- [Source document]:
------------

NEW YORK -- It shouldn't be possible for one October swing of the bat to change a game, change the course of postseason events, change the fate of so many lives.
And now, some day, if the Mets go on to win this World Series, you can ask another man.
For a few minutes Wednesday night, the Mets looked like a team in danger of seeing their magical season skid off an October cliff. And then Reyes took his first swing of the evening.
A thigh-high Chris Carpenter two-seamer was heading his way. Reyes lifted the back of his front foot, planted, uncoiled and uppercutted a baseball through the ionized Flushing Meadow sky.
It sailed toward the 371-foot sign in right-center field. Juan Encarnacion took off after it from straightaway right field. Jim Edmonds burst toward the gap from his spot in center. And then it began to dawn on you -- and them -- what this was.
First, Edmonds began to slow down. Then Encarnacion reached the fence and hit the brakes. Only the baseball kept going. And going. Until it plopped in front of the giant scoreboard. And the baseball earth was suddenly spinning in a whole different orbit.
"He is the energizer," said Billy Wagner of Reyes, on a night when the local leadoff whiz's game-starting homer propelled the Mets to a 4-2, NLCS-tying victory that means the Mets and Cardinals have to stagger back to Shea Stadium on Thursday for one more Game 7 tug-of-war. "He sets up the whole team."

------------

- [Your task]:
Can you reproduce, word for word, the passage of the Mets game story starting with "It sailed toward" and going on through "whole different orbit."?

(Data listing)

------------

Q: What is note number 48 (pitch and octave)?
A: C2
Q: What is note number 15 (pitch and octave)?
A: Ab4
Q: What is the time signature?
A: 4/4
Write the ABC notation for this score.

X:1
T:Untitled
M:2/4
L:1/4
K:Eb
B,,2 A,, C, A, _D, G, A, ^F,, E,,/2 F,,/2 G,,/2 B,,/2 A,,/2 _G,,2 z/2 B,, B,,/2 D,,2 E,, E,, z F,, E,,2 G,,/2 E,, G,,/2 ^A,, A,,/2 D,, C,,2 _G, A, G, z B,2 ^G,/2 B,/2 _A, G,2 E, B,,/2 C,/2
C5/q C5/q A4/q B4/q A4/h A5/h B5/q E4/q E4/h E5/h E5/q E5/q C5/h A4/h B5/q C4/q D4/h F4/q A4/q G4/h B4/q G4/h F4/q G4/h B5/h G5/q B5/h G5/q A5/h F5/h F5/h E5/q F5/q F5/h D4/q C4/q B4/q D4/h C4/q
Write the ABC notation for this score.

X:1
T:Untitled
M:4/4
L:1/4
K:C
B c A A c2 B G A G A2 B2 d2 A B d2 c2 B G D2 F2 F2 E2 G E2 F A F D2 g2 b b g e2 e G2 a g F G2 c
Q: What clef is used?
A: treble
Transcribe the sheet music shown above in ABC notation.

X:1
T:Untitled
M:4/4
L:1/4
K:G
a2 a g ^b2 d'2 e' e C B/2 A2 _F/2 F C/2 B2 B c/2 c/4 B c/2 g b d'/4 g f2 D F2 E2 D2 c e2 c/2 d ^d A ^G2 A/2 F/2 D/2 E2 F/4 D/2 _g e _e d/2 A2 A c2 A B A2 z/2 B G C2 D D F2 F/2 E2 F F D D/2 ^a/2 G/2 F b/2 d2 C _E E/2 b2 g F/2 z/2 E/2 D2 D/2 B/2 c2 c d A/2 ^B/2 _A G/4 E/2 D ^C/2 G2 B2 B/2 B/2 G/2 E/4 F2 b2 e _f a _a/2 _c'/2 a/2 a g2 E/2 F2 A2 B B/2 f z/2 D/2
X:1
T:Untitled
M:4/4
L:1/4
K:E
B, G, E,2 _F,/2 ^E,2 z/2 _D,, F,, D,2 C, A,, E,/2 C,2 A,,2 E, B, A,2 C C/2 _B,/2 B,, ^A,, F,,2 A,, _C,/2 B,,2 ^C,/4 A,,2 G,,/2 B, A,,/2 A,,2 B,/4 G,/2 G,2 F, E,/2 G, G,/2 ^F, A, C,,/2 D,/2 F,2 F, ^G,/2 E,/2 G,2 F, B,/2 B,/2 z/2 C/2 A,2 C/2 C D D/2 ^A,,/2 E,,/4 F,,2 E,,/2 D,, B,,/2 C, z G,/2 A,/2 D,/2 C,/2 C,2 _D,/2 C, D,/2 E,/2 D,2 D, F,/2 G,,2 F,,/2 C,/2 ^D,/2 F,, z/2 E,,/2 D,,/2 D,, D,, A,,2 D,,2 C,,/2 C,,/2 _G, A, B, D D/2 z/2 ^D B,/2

------------

- [Exercise response]:
It sailed toward the 371-foot sign in right-center field. Juan Encarnacion took off after it from straightaway right field. Jim Edmonds burst toward the gap from his spot in center. And then it began to dawn on you -- and them -- what this was.
First, Edmonds began to slow down. Then Encarnacion reached the fence and hit the brakes. Only the baseball kept going. And going. Until it plopped in front of the giant scoreboard. And the baseball earth was suddenly spinning in a whole different orbit.